Em um movimento rápido, Callan atirou outra flecha que acertou o dorso do animal e desviou a atenção dele para si. As patas ganharam garras afiadas e o urso urrou, disparando em sua direção, os dentes famintos bem evidentes. 

Amita fez um sinal ágil com as duas mãos e a magia irrompeu pelo ar. Uma rajada de vento pegou impulso entre as árvores, os troncos servindo de ampliadores devido ao formato que eram dispostos. A pancada acertou o bicho com força, e a flecha que ainda permanecia em seu olho, adentrava mais ainda na carne. 

Amita saltou sobre o monstro e subiu em suas costas com agilidade. Fincou uma flecha com a mão em seu outro olho e deslizou o arco pelo pescoço dele, o enforcando. Ela segurava o arco e o puxava com força descomunal.

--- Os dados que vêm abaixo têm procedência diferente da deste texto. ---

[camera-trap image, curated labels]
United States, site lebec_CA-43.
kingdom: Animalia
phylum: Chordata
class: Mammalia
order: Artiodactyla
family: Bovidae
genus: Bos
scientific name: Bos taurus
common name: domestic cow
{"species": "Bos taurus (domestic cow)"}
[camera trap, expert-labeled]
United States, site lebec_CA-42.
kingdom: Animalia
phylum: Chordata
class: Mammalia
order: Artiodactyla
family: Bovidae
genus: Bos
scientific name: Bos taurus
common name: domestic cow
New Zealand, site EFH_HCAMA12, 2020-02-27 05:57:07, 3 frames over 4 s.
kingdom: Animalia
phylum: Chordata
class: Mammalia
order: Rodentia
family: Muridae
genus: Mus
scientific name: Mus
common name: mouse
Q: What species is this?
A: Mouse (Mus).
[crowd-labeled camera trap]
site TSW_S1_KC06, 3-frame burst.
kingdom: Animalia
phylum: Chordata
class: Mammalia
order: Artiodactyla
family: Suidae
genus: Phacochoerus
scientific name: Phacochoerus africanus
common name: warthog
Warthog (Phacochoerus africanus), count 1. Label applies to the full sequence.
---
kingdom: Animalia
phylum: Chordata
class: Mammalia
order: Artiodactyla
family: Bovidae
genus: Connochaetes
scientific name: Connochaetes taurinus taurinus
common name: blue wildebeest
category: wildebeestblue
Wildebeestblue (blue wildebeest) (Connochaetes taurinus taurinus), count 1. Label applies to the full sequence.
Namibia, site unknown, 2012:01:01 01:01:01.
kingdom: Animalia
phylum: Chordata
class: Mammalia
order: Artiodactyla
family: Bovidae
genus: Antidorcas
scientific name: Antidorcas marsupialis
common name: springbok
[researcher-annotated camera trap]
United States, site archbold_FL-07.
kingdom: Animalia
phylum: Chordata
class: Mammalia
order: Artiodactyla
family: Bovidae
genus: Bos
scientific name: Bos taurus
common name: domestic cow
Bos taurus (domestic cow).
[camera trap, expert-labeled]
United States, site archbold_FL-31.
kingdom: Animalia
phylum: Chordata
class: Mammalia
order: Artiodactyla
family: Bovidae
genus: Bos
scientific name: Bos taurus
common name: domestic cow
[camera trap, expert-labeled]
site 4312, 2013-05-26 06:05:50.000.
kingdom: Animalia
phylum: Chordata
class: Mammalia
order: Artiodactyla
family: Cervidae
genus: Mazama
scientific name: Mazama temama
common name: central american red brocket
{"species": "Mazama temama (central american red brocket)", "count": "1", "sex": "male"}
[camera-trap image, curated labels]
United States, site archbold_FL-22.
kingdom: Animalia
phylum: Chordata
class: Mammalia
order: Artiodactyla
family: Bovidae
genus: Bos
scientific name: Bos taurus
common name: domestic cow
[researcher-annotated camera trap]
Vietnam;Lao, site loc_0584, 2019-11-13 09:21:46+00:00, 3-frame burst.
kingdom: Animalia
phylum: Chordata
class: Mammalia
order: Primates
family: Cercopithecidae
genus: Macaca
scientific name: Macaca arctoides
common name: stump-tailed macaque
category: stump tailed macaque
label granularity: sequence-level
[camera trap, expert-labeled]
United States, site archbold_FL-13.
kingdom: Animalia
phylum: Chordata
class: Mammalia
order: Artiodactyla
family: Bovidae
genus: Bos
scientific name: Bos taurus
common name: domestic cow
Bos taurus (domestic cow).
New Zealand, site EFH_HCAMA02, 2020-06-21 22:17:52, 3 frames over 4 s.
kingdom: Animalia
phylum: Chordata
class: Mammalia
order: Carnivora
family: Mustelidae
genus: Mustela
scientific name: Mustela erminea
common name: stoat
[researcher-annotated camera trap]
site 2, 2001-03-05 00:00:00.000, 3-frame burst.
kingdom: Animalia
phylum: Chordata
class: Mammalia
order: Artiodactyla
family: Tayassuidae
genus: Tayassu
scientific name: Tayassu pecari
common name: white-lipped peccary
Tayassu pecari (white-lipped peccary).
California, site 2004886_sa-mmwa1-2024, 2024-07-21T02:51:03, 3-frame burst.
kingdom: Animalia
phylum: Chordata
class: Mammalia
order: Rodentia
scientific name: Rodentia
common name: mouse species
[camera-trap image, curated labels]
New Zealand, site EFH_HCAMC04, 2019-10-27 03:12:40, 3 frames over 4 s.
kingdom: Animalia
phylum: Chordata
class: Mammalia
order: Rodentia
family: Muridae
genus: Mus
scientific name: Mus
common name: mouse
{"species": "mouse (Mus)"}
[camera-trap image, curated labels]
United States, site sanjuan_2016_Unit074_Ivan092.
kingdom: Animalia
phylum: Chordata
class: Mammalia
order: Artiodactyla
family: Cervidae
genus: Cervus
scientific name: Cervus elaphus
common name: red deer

Mais sangue branco jorrava no chão. "Volte para o esgoto que você saiu". 

O urso se debatia e tentava a tirar de cima de si com aquelas garras pontiagudas. Callun acertou uma das patas com outra flecha antes que o monstro machucasse a Rainha. Ele não conseguia entender como ela o segurava apenas pela força. Nem como o arco não se partiu.

Aquela coisa era servo do Encontro. Uma anormalidade que não deveria andar pelo Mundo Acima. Incontáveis guerreiros eram necessários para derrotar apenas um. E Amita Dízon acabava com ele como se fosse brincadeira de criança. 

Quando o corpo sem vida do animal caiu no chão, com a mulher ainda montada em cima dele, Callun soltou o próprio arco e se curvou em admiração e lealdade. A venerava. Céus, sempre venerou Amita e o ar que ela respirava. Mas aquilo? Era a mais pura demonstração de poder.

— Não se ajoelhe. – Ele se levantou no mesmo segundo, transformando o arco e a aljava novamente em brincos e os colocou na orelha. – Deve ter mais desses por aí. Mas acho que um só conseguiu me deixar mais calma. 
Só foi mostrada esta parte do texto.